• ACTIVITY: Copy exactly, and only, the lines from the line containing "No comas la" through the last line of the records below, both included, and leave out any pictures.

Collected data entries:

- Opening Delimiter -

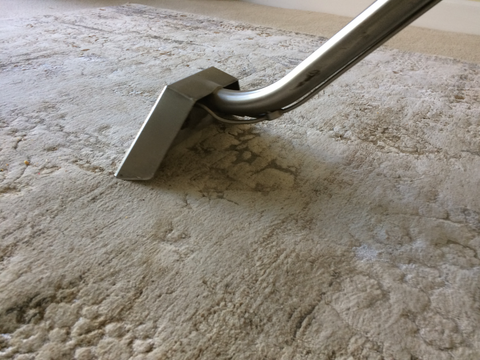 a carpet cleaning wand cleaning a rug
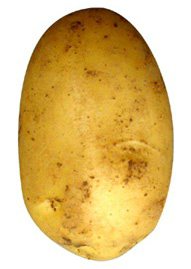 No comas la parte verde de la patata: es tóxica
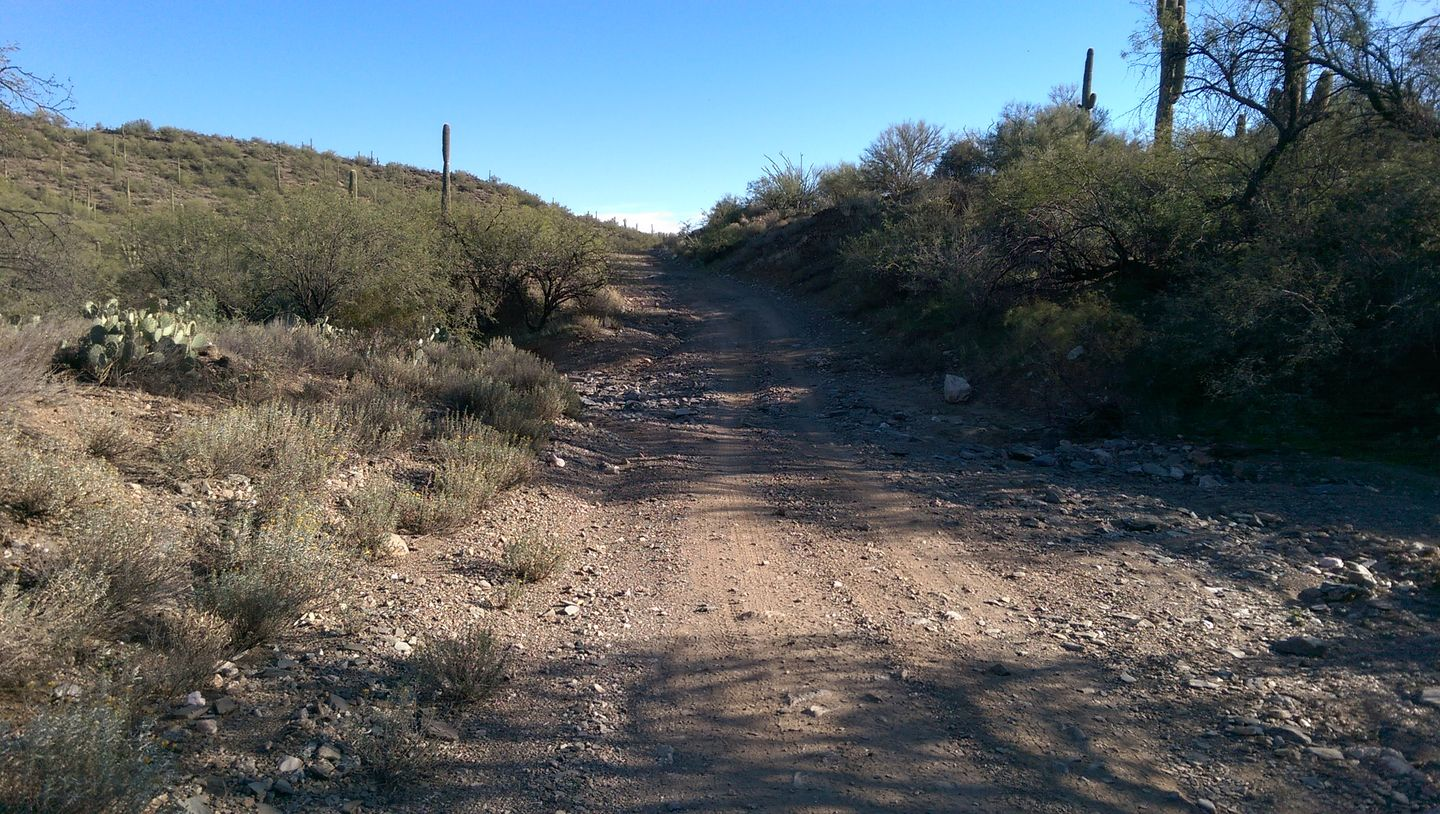 Black Canyon OHV Trail - Waypoint 3: 9958 & TV5 intersection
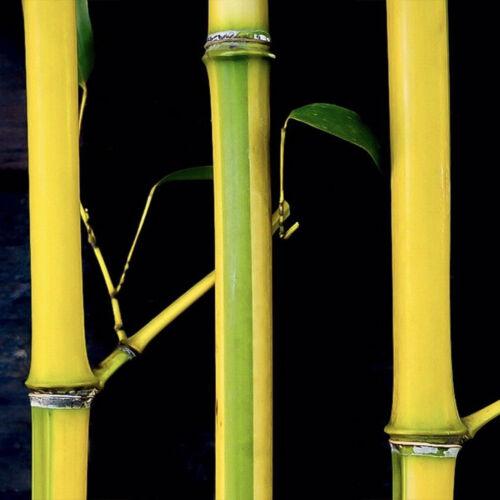 "1 Cold Hardy Screen /'Spectabilis/' Running Bamboo 12/""  Rhizome P. aureosulcata"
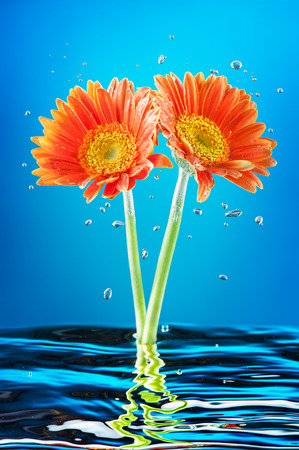 Flowers in the water with bubbles photo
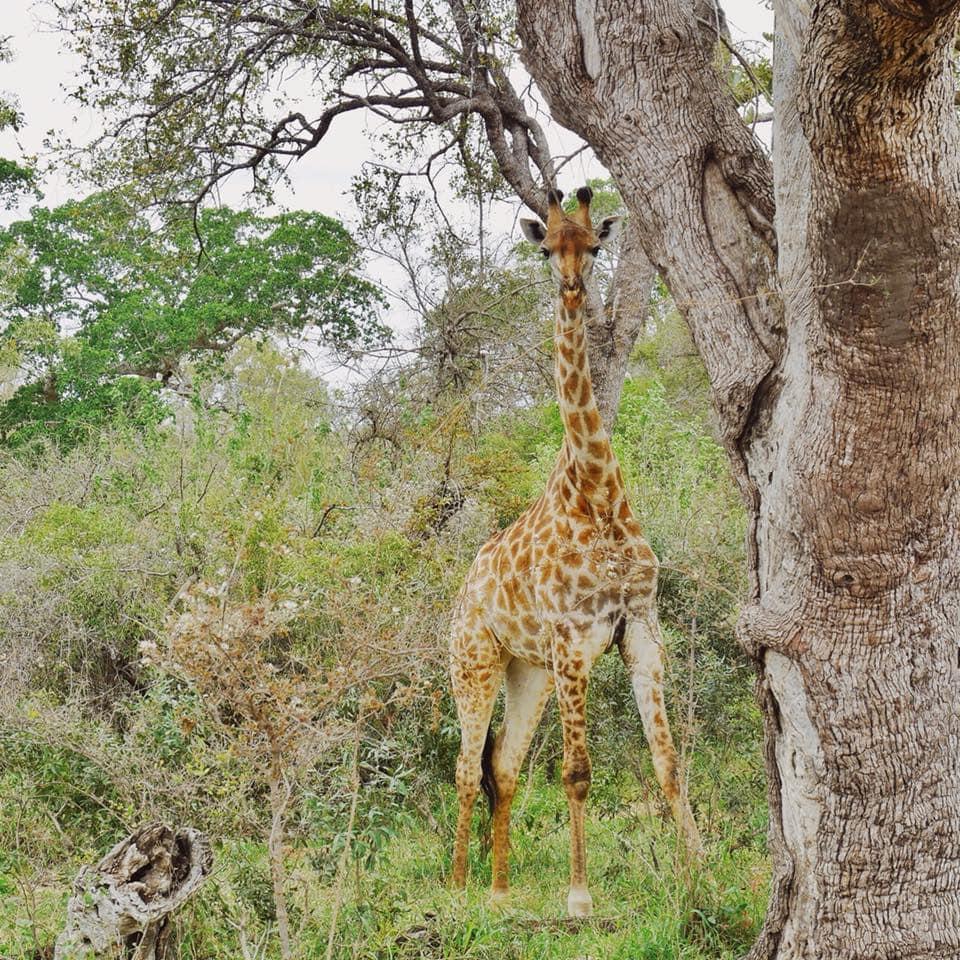 Giraffe Krueger Nationalpark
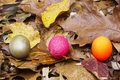 Nest Egg Choices Royalty Free Stock Image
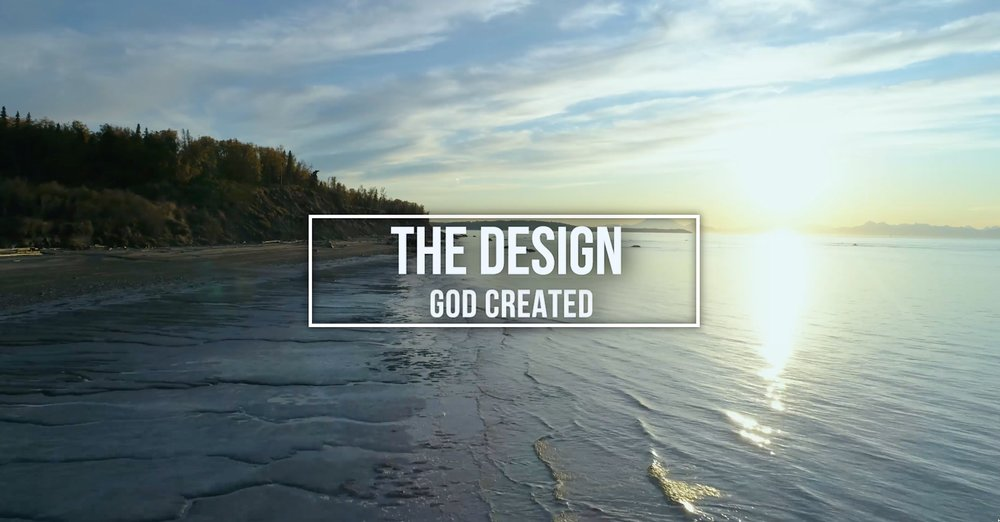 (1) THE DESIGN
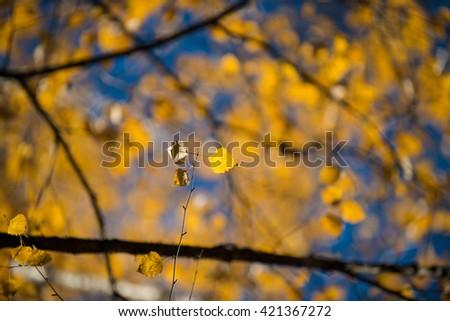 Yellow autumnal birch foliage, selective focus and shallow DoF - stock photo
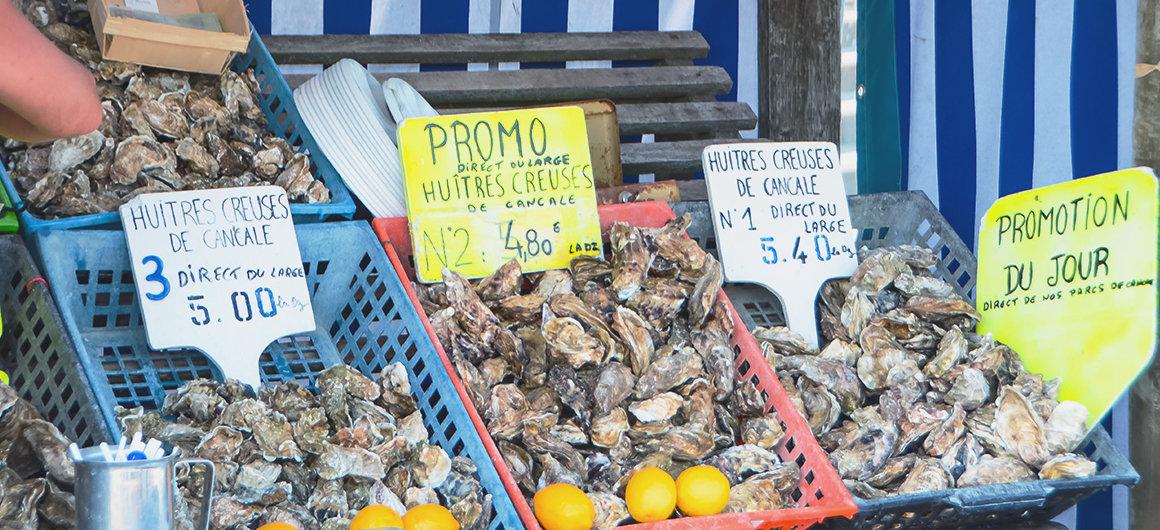Ostriche in un mercato, Bretagna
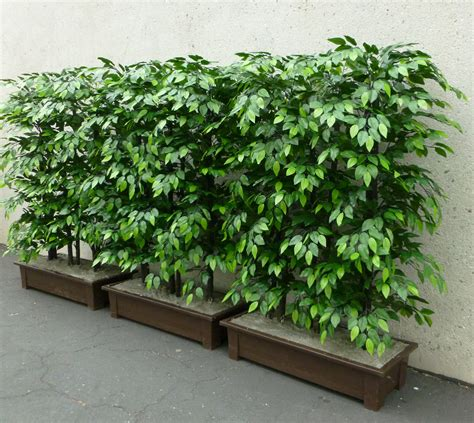 uv exterior commercial artificial plants and plantscaping
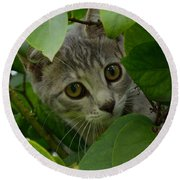 Kitten In The Bushes Round Beach Towel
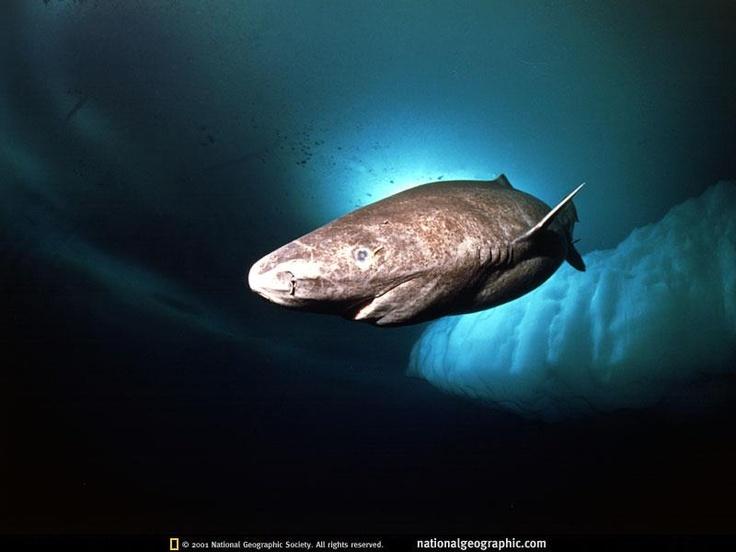 Pic by Nick Caloyianis/National Geographic - Greenland Shark/Somniosus microcephalus/Tiburón de Groenlandia Greenland Sharks are apex predators who eat EVERYTHING. Carrion, molluscs, squid, fish, seabirds, seals, small whales (!), horses (?), reindeer (?), polar bears (?!)... all have been found in their stomach / Los tiburones de Groenlandia son depredadores que comen todo. Carroña, moluscos, calamares, peces, aves marinas, focas, ballenas pequeñas... todos se han encontrado en su estómago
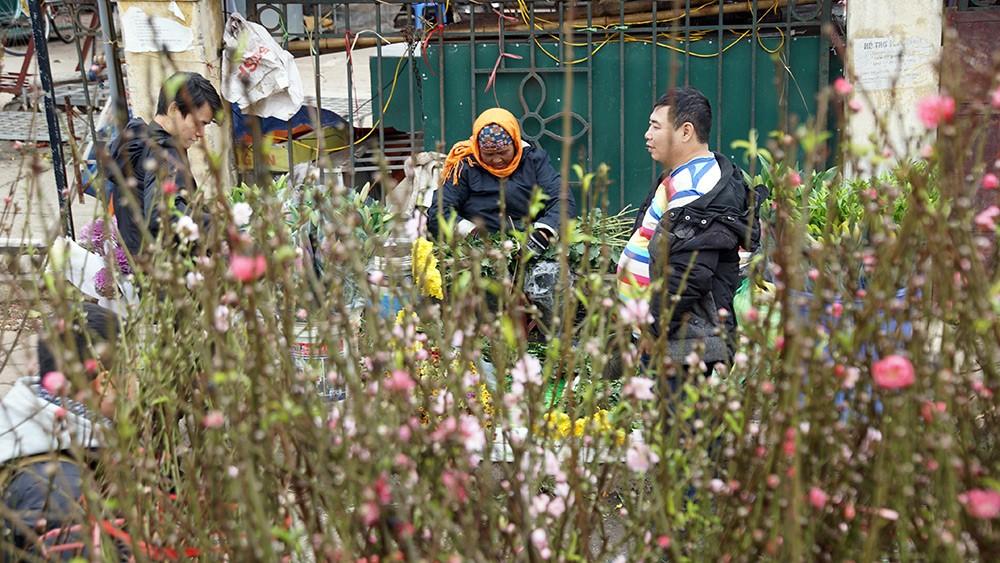 Hoa đào bung nở trong giá rét, khoe sắc trên phố Hà Nội ảnh 5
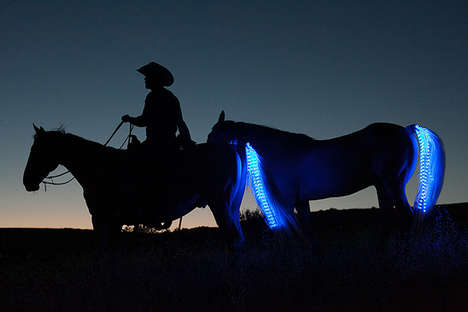Horse Tail Lights - These Attachable LED's Can Light a Horse's Tail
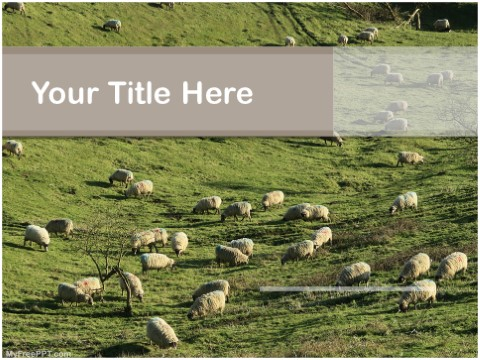 Free Sheep Farm PPT Template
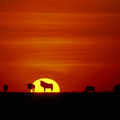 Image Serengeti, Tanzania - The best places to watch sunset
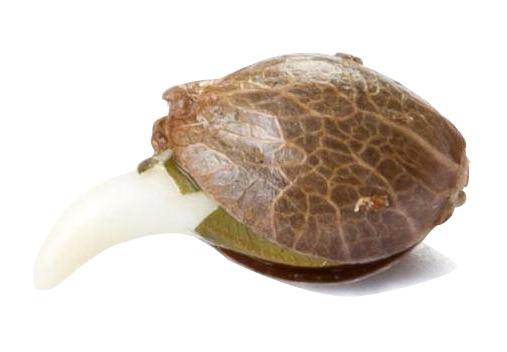 las mejores semillas de cannabis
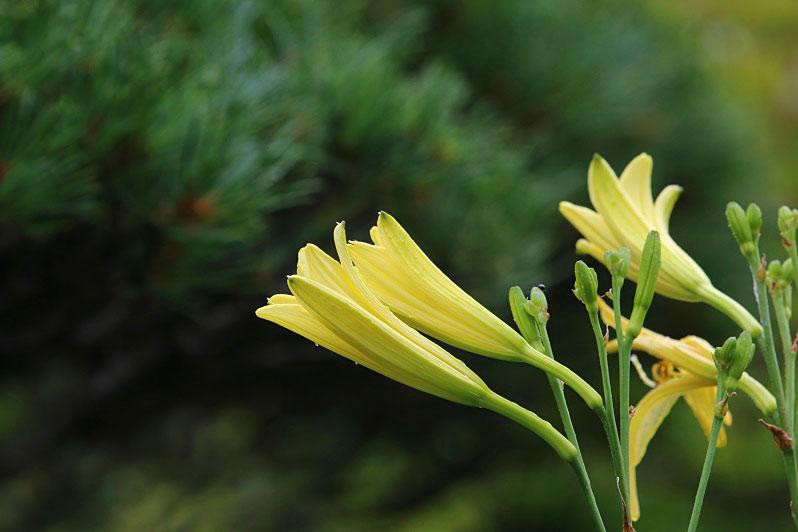 yusuge4-081.jpg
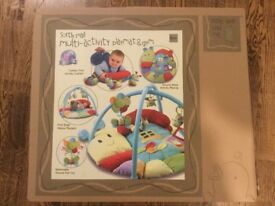 Baby Multi-activity playmat and gym - bargain £15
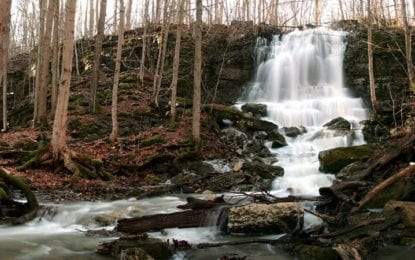 Manlius: Portion of Three Falls Woods taken over by CNY Land Trust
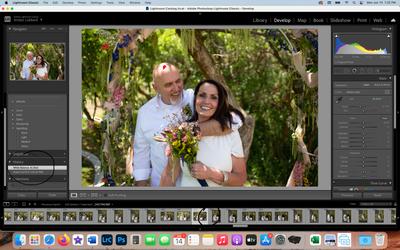 Screen Shot 2021-06-14 at 1.32.16 PM.png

- Closing Delimiter -

• OUTPUT OF THE EXERCISE:
 No comas la parte verde de la patata: es tóxica
 Black Canyon OHV Trail - Waypoint 3: 9958 & TV5 intersection
 "1 Cold Hardy Screen /'Spectabilis/' Running Bamboo 12/""  Rhizome P. aureosulcata"
 Flowers in the water with bubbles photo
 Giraffe Krueger Nationalpark
 Nest Egg Choices Royalty Free Stock Image
 (1) THE DESIGN
 Yellow autumnal birch foliage, selective focus and shallow DoF - stock photo
Ostriche in un mercato, Bretagna
 uv exterior commercial artificial plants and plantscaping
 Kitten In The Bushes Round Beach Towel
 Pic by Nick Caloyianis/National Geographic - Greenland Shark/Somniosus microcephalus/Tiburón de Groenlandia Greenland Sharks are apex predators who eat EVERYTHING. Carrion, molluscs, squid, fish, seabirds, seals, small whales (!), horses (?), reindeer (?), polar bears (?!)... all have been found in their stomach / Los tiburones de Groenlandia son depredadores que comen todo. Carroña, moluscos, calamares, peces, aves marinas, focas, ballenas pequeñas... todos se han encontrado en su estómago
 Hoa đào bung nở trong giá rét, khoe sắc trên phố Hà Nội ảnh 5
Horse Tail Lights - These Attachable LED's Can Light a Horse's Tail
 Free Sheep Farm PPT Template
 Image Serengeti, Tanzania - The best places to watch sunset
 las mejores semillas de cannabis
 yusuge4-081.jpg
 Baby Multi-activity playmat and gym - bargain £15
 Manlius: Portion of Three Falls Woods taken over by CNY Land Trust
 Screen Shot 2021-06-14 at 1.32.16 PM.png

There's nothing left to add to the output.